**Data for processing:**
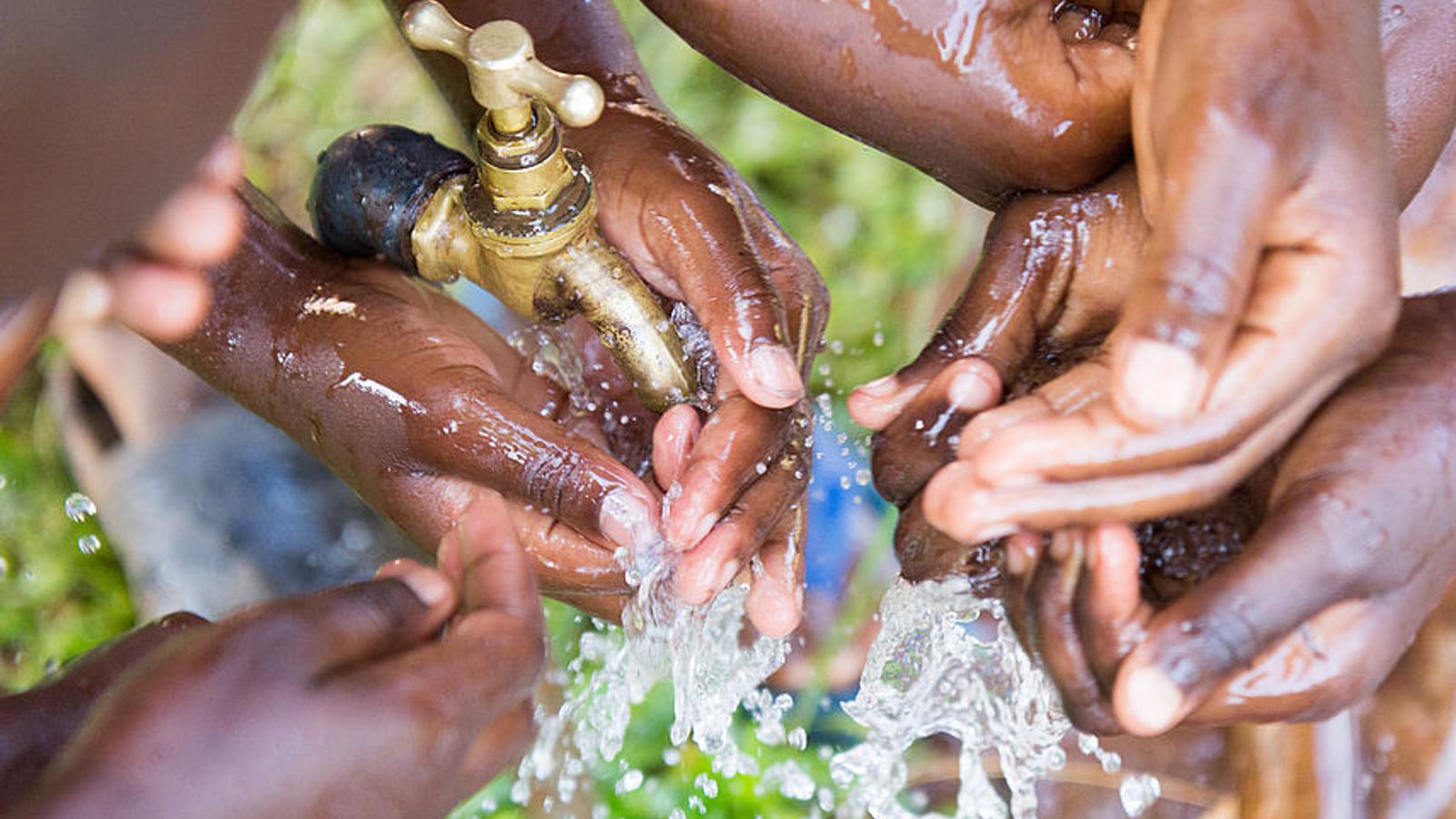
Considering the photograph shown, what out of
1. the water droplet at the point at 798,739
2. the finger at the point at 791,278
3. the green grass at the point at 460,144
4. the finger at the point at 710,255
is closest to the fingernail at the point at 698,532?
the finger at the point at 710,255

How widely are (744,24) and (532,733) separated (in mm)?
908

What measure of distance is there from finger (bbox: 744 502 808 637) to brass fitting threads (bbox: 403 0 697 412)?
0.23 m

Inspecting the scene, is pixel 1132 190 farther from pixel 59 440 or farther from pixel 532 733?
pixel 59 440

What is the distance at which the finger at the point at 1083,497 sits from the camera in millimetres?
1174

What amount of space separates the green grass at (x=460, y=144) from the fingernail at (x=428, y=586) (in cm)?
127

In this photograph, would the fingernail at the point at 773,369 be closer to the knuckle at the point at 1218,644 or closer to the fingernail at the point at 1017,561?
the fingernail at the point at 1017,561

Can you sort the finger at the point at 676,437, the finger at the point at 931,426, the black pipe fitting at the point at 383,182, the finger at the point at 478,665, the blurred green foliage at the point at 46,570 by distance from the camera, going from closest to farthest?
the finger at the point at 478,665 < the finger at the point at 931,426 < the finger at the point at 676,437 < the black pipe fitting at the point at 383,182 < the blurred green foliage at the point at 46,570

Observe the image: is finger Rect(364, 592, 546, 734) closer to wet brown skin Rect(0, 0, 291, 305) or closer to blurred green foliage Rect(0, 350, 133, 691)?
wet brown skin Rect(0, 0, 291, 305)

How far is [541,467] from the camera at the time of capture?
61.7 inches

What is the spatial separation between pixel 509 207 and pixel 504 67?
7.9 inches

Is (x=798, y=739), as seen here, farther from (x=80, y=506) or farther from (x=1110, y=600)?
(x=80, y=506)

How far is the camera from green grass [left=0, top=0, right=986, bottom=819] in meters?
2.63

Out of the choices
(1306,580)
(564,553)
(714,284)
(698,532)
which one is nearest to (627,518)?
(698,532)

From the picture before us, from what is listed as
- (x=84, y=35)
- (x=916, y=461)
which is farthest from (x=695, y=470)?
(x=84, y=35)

**Task statement:**
Echo the lines from the one containing "What is the spatial" through the end of the lines above, keeping every line unchanged.

**Response to this task:**
What is the spatial separation between pixel 509 207 and pixel 504 67?
7.9 inches

Is (x=798, y=739), as seen here, farther from (x=80, y=506) or farther from (x=1110, y=600)?
(x=80, y=506)

How far is the camera from green grass [left=0, top=0, right=986, bottom=819] in meters?
2.63

Out of the choices
(1306,580)
(564,553)
(714,284)
(698,532)
which one is nearest to (627,518)?
(698,532)

From the picture before us, from what is listed as
- (x=84, y=35)
- (x=916, y=461)
which is farthest from (x=695, y=470)?
(x=84, y=35)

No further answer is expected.